DOCUMENT SECTION
# # # # # # #
Saturday 28 December 1667

Up, and to the office, where busy all the morning, at noon home, and there to dinner with my clerks and Mr. Pelling, and had a very good dinner, among others a haunch of venison boiled, and merry we were, and I rose soon from dinner, and with my wife and girle to the King’s house, and there saw “The Mad Couple,” which is but an ordinary play; but only Nell’s and Hart’s mad parts are most excellently done, but especially hers: which makes it a miracle to me to think how ill she do any serious part, as, the other day, just like a fool or changeling; and, in a mad part, do beyond all imitation almost. [It pleased us mightily to see the natural affection of a poor woman, the mother of one of the children brought on the stage: the child crying, she by force got upon the stage, and took up her child and carried it away off of the stage from Hart.]

Many fine faces here to-day. Thence home, and there to the office late, and then home to supper and to bed.

I am told to-day, which troubles me, that great complaint is made upon the ’Change, among our merchants, that the very Ostend little pickaroon men-of-war do offer violence to our merchant-men, and search them, beat our masters, and plunder them, upon pretence of carrying Frenchmen’s goods. Lord! what a condition are we come to, and that so soon after a war!


13 Annotations

Roger The Weather  •  Link

Average Temperature for December 1667, 3C.

This was indeed a cold December in 1667, the mean of 3C ranking 82nd coldest out of 351 since 1659. However, the current December in 'Central England' is in contention of being the coldest of all in this period! with the mean near 0c,(much dependant on the next few days). Probably something to do with global warming........

Christopher Squire  •  Link

‘picaroon, n.1 and adj.
Etymology:  Probably a transferred use of Spanish picarón.
 1. A. n. a. A pirate or privateer. Also fig. Now chiefly hist.
1624    J. Smith Gen. Hist. Virginia v. 184   Meeting a French Piccaroune‥hee‥tooke from them what hee liked.
# # # # # # #
DATA SHOWN

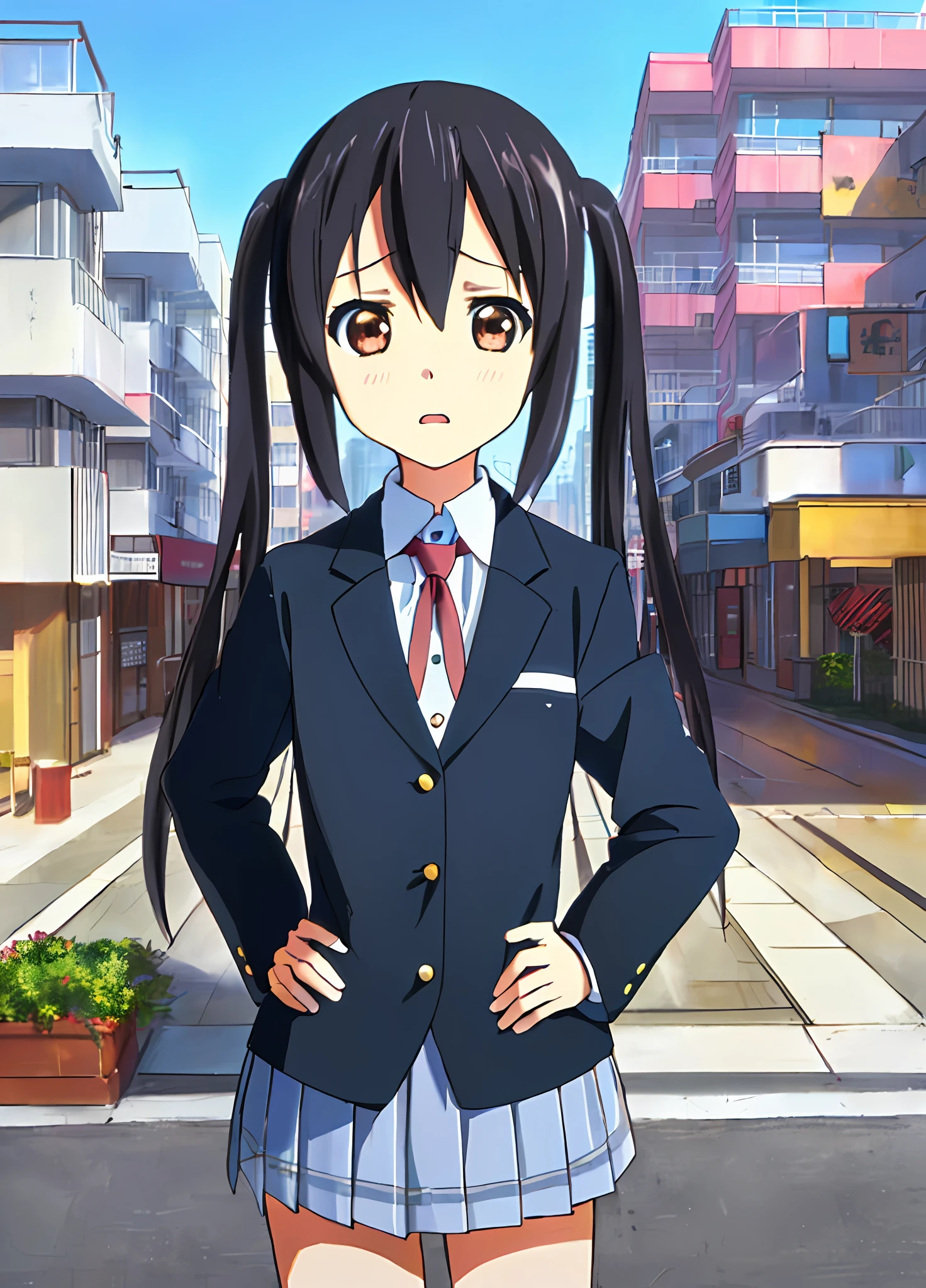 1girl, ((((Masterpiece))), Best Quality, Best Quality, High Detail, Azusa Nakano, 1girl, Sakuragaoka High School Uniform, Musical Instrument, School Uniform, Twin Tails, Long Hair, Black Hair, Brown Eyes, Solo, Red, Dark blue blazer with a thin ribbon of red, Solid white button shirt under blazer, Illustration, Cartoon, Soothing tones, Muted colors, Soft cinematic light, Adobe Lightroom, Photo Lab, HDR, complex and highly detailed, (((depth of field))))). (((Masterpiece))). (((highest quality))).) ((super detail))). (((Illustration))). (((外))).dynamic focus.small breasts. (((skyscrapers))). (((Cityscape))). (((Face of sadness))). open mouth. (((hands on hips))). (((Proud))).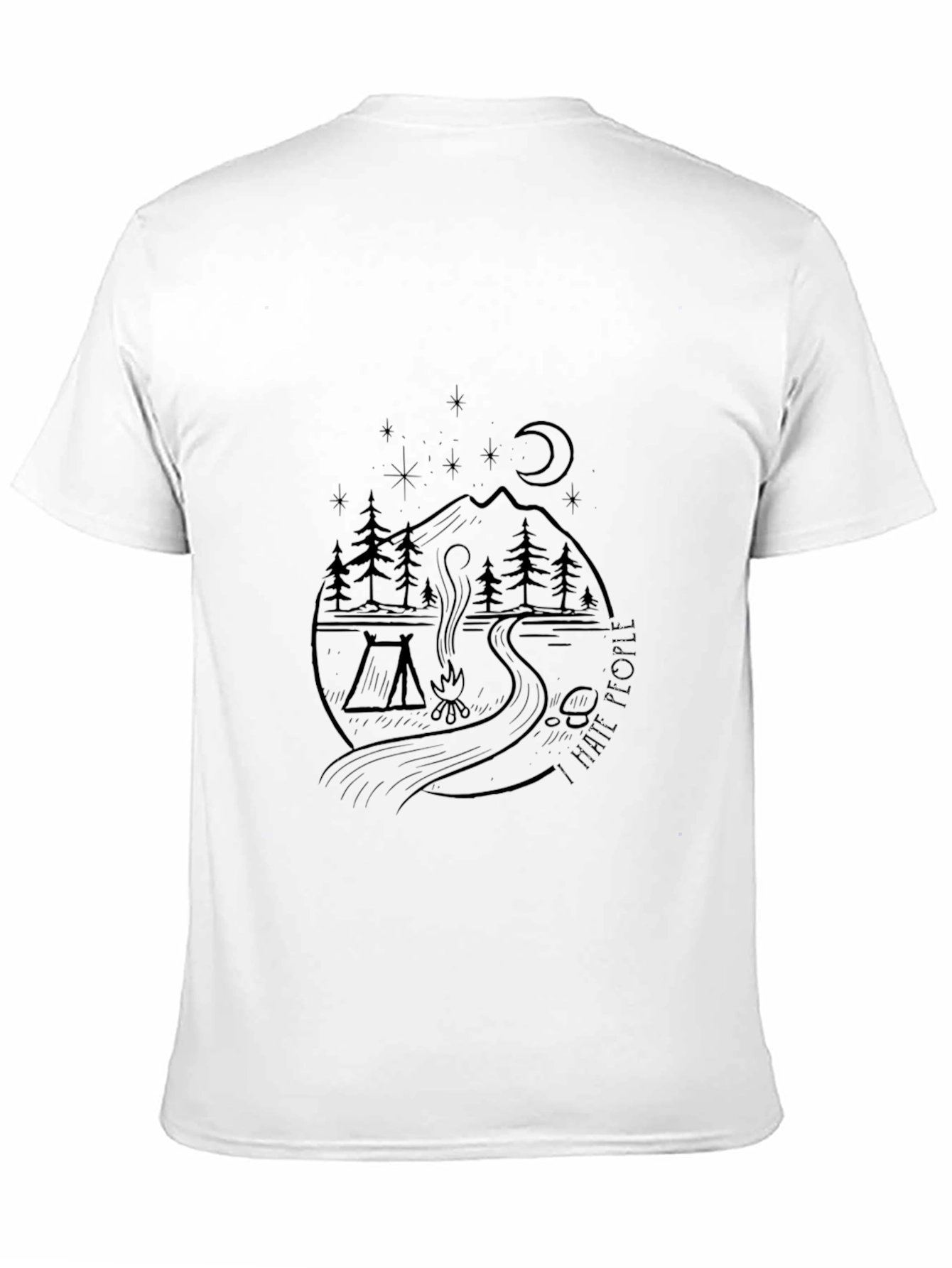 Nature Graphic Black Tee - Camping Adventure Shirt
# # # # # # #
JOB ITEM
Return the passage of the diary page from "This was indeed" up to and including "n.1 and adj.", copied word for word.

OUTPUT FOR THIS TASK
This was indeed a cold December in 1667, the mean of 3C ranking 82nd coldest out of 351 since 1659. However, the current December in 'Central England' is in contention of being the coldest of all in this period! with the mean near 0c,(much dependant on the next few days). Probably something to do with global warming........

Christopher Squire  •  Link

‘picaroon, n.1 and adj.